To find the greatest number of tables that Ram can stock we need to find the GCF of 46 and 64. Hence GCF of 46 and 64 is 2. So the number of tables that can be arranged is 2.

Mary has 46 blue buttons and 64 white buttons. She wants to place them in identical groups without any buttons left, in the greatest way possible. Can you help Mary arranging them in groups?

Greatest possible way in which Mary can arrange them in groups would be GCF of 46 and 64. Hence, the GCF of 46 and 64 or the greatest arrangement is 2.

Kamal is making identical balloon arrangements for a party. He has 46 maroon balloons, and 64 orange balloons. He wants each arrangement tohave the same number of each color. What is the greatest number of arrangements that he can make if every balloon is used?

The greatest number of arrangements that he can make if every balloon is used would be equal to GCF of 46 and 64. So the GCF of 46 and 64 is 2.

Kunal is making baskets full of nuts and dried fruits. He has 46 bags of nuts and 64 bags of dried fruits. He wants each basket to be identical, containing the same combination of bags of nuts and bags of driesn fruits, with no left overs. What is the greatest number of baskets that Kunal can make?

the greatest number of baskets that Kunal can make would be equal to GCF of 46 and 64. So the GCF of 46 and 64 is 2.

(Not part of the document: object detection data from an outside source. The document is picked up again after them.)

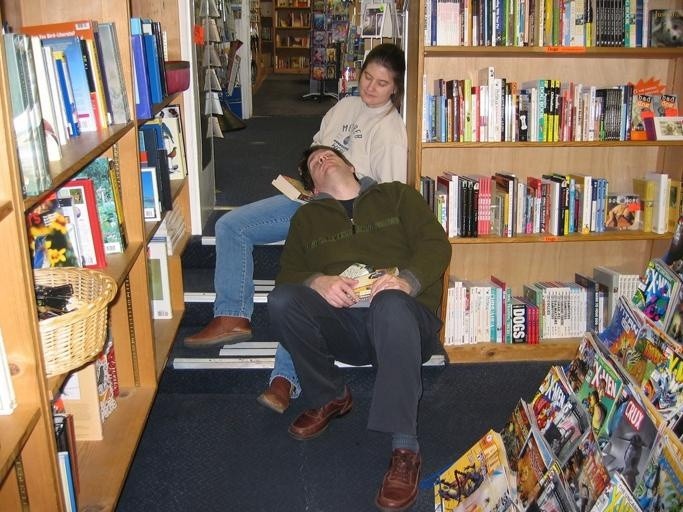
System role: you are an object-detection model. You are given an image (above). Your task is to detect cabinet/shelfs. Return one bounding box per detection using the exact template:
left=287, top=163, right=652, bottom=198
left=180, top=1, right=263, bottom=129
left=272, top=2, right=308, bottom=76
left=303, top=1, right=404, bottom=102
left=405, top=0, right=683, bottom=365
left=0, top=0, right=191, bottom=512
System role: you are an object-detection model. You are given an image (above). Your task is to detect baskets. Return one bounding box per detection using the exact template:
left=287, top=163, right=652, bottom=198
left=30, top=265, right=117, bottom=377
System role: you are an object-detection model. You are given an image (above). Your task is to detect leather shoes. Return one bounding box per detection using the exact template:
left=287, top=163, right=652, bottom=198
left=257, top=377, right=290, bottom=414
left=374, top=445, right=422, bottom=510
left=288, top=384, right=353, bottom=441
left=183, top=315, right=254, bottom=350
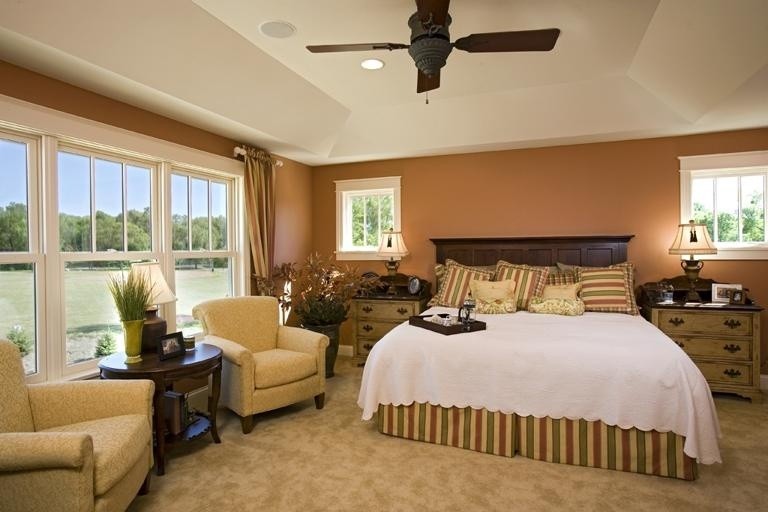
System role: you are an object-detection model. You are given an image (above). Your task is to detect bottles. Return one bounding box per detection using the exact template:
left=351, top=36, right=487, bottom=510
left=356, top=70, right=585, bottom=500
left=140, top=307, right=168, bottom=355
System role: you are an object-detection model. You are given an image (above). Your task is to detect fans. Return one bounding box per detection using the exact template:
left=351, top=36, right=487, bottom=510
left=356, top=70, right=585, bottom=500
left=299, top=1, right=566, bottom=108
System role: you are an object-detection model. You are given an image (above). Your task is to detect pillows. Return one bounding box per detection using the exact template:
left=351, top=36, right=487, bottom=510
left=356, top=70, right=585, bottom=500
left=421, top=256, right=642, bottom=319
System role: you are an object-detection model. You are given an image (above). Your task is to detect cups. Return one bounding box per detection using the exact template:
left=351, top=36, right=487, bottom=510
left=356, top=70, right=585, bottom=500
left=430, top=312, right=458, bottom=327
left=458, top=298, right=476, bottom=325
left=656, top=280, right=674, bottom=305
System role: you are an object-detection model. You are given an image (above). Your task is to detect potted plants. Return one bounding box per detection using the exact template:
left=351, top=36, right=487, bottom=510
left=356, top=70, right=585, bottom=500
left=104, top=269, right=165, bottom=365
left=250, top=248, right=362, bottom=378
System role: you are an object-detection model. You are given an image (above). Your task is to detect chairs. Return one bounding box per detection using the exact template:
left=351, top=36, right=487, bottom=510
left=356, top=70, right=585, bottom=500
left=2, top=333, right=166, bottom=512
left=190, top=293, right=331, bottom=437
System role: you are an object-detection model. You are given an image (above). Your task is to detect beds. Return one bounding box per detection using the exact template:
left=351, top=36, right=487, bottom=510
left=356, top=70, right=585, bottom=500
left=354, top=232, right=728, bottom=485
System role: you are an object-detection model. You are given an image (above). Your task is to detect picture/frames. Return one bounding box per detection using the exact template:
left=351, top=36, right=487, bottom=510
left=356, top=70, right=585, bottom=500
left=728, top=289, right=747, bottom=306
left=710, top=282, right=742, bottom=304
left=154, top=330, right=188, bottom=362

To energize public transportation, Abir needs to give a few companions envelopes with transport tickets, and metro tickets in them. On the off chance that he has 46 bus tickets and 64 metro tickets to be parted similarly among the envelopes, and he need no tickets left. What is the greatest number of envelopes Abir can make?

To make the greatest number of envelopes Abir needs to find out the GCF of 46 and 64. Hence, GCF of 46 and 64 is 2.